A run of records
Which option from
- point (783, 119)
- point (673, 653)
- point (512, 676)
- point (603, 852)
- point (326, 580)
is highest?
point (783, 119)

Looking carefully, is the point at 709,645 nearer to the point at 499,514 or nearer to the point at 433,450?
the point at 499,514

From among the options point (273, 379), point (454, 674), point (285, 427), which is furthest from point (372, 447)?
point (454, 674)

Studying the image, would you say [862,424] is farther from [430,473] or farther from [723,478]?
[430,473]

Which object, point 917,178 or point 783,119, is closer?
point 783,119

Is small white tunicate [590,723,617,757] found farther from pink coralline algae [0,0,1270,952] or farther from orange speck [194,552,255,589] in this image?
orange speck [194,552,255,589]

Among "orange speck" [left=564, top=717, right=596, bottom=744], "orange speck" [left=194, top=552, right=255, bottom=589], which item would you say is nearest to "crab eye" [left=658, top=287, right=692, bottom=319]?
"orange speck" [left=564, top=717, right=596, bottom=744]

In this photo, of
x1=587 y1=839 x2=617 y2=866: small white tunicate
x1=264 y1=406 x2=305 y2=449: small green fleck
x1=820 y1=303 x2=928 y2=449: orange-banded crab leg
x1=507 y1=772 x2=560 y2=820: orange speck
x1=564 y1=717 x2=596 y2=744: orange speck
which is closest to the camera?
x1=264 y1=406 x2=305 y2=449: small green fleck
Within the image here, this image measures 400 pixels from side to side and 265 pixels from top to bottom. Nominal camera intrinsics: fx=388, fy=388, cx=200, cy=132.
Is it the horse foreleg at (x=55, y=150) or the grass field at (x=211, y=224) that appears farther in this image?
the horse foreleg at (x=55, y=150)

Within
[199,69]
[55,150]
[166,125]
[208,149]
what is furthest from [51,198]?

→ STATED EXERCISE: Reproduce word for word the lines of the items from the one containing "top=287, right=692, bottom=319]?" through the last line of the items, including both ends.

→ RESULT FOR THIS TASK:
Among "orange speck" [left=564, top=717, right=596, bottom=744], "orange speck" [left=194, top=552, right=255, bottom=589], which item would you say is nearest to "crab eye" [left=658, top=287, right=692, bottom=319]?
"orange speck" [left=564, top=717, right=596, bottom=744]

In this photo, of
x1=587 y1=839 x2=617 y2=866: small white tunicate
x1=264 y1=406 x2=305 y2=449: small green fleck
x1=820 y1=303 x2=928 y2=449: orange-banded crab leg
x1=507 y1=772 x2=560 y2=820: orange speck
x1=564 y1=717 x2=596 y2=744: orange speck
which is closest to the camera?
x1=264 y1=406 x2=305 y2=449: small green fleck
Within the image here, this image measures 400 pixels from side to side and 265 pixels from top to bottom. Nominal camera intrinsics: fx=388, fy=388, cx=200, cy=132.
Is it the horse foreleg at (x=55, y=150) or the grass field at (x=211, y=224) that appears farther in this image?
the horse foreleg at (x=55, y=150)

Within
[199,69]
[55,150]
[166,125]
[208,149]
what is furthest from [51,198]?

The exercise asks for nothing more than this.